As developers we need to be acutely aware of our end user’s needs. We collaborate with them on system and interface design, we demonstrate progress at frequent and consistent intervals, and we proactively gather their feedback and incorporate it into the final solution. The end result of our efforts, working software, is continually on display to these users and like a Pavlovian dog, we desperately seek their approval of it. This is a very good thing; the most successful products typically spend significant dollars on user research to determine if the final product will delight their customers. When developing software though, the end users are only half of the target customer that developers should be concerned with.

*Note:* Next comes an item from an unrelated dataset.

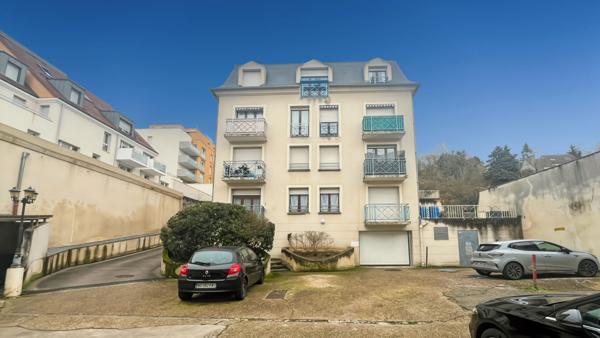 Appartement Meulan En Yvelines 1 pièce(s) - 23m²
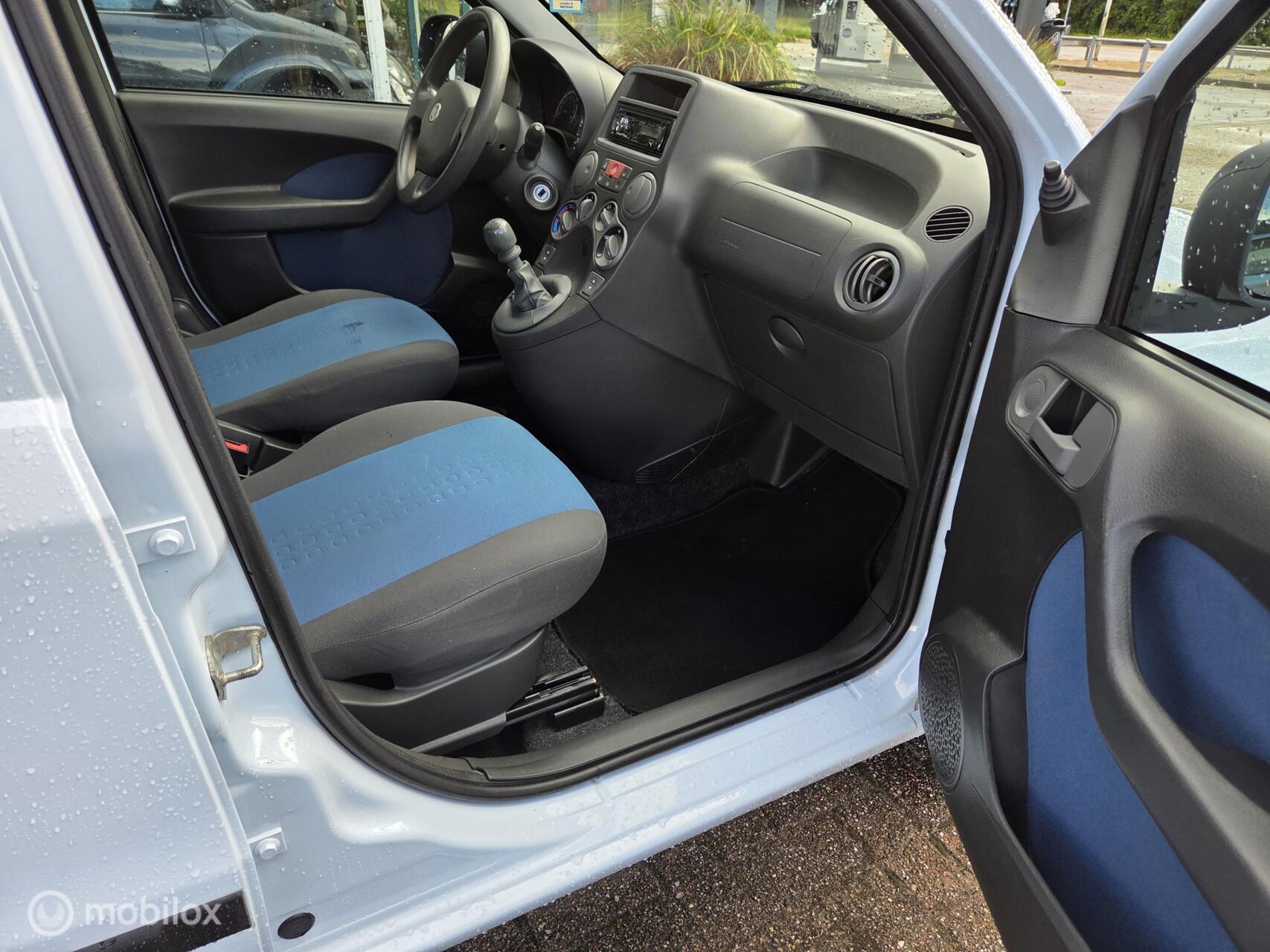 Foto van Fiat Fiat Panda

The people who tend to look at our source code most often are not the end users; they rarely if ever see the kung fu we wield within our editor. The audience we need to be concerned with is the group of poor schmucks who have to triage our defects at 3am when the billing system goes down. It is the new guy who was indoctrinated into the group by being tasked to replace all of our table-based layouts with a CSS based approach. Your audience as a developer is the person sitting beside you who one day will have to change your code even though they have no context to know what you were initially thinking when building it. This is the audience we as developers need to cater to and we are horribly averse at gathering feedback from this key group.
I’m obviously speaking generally here, but why are we as developers so averse to showing off our source code? Embarrassment, bruised egos, laziness, and a perceived lack of value are viable and accurate reasons why developers resist gathering the same amount of feedback on source as they do on software. None of these reasons however, can outweigh the dramatic drop in efficiency that comes with producing a complex code base that is difficult to read and maintain. Roger Pressman notes in the book Software Engineering: A Practitioner’s Approach that 80% of software costs occur in the maintenance phase. If the vast majority of our effort will not be in creating the initial solution, but maintaining it, how can we be successful without some level of feedback from our peers on the quality of our source code?
The short of it is, you cannot be successful in this model. Organizations have spent countless iterations creating new solutions, watching them rapidly degrade into systems that cannot be enhanced, and then re-creating a mirror replacement system with new frameworks and languages that are just as apt to be termed legacy as their predecessor. Legacy systems can be built in any language or tool (some more than others, no doubt), it is the responsibility of developers to solicit feedback from their peers to ensure the end product is readily evolved.
If developers can put their egos aside, a number of tools and techniques are at their disposal. Pair programming provides continuous feedback from a member of the target audience. Initially popularized as a quality measure, pairing also gives developers another perspective into the relative complexity and readability of the solution. Code reviews are sometimes deemed unnecessary when pairing is in place, but these two are not exclusive practices. When pairing, developers will communicate and collaborate to progress from a blank slate to a final solution. In other words, both members share a good portion of the context within which they are working. The poor schmuck at 3am talked about earlier does not typically have this context. Code reviews can mimic this blind immersion into a solution and often provide further valuable insight into how quickly others will understand the source.
While legacy source code can be produced in any language or framework, there is no doubt that many languages value essence over ceremony more than others. Ruby has gained significant popularity for this reason and the number of DSLs building on top of this language are expanding it’s presence into testing, building, and integrating within other languages like Java and C#. Even if you cannot leverage Ruby or a higher essence language like it, you can probably still find fluent interfaces, leverage better variable naming, and pick up on many other tools to ensure that the poor souls following in your footsteps have at least a fighting chance. Regardless of the tools used, be sure to get your code in front of other developers and get feedback. Without consistent, unabashed input on how well your source code is understood by your developer audience, you’ll never be able to say that your solution is truly meeting the needs of it’s users.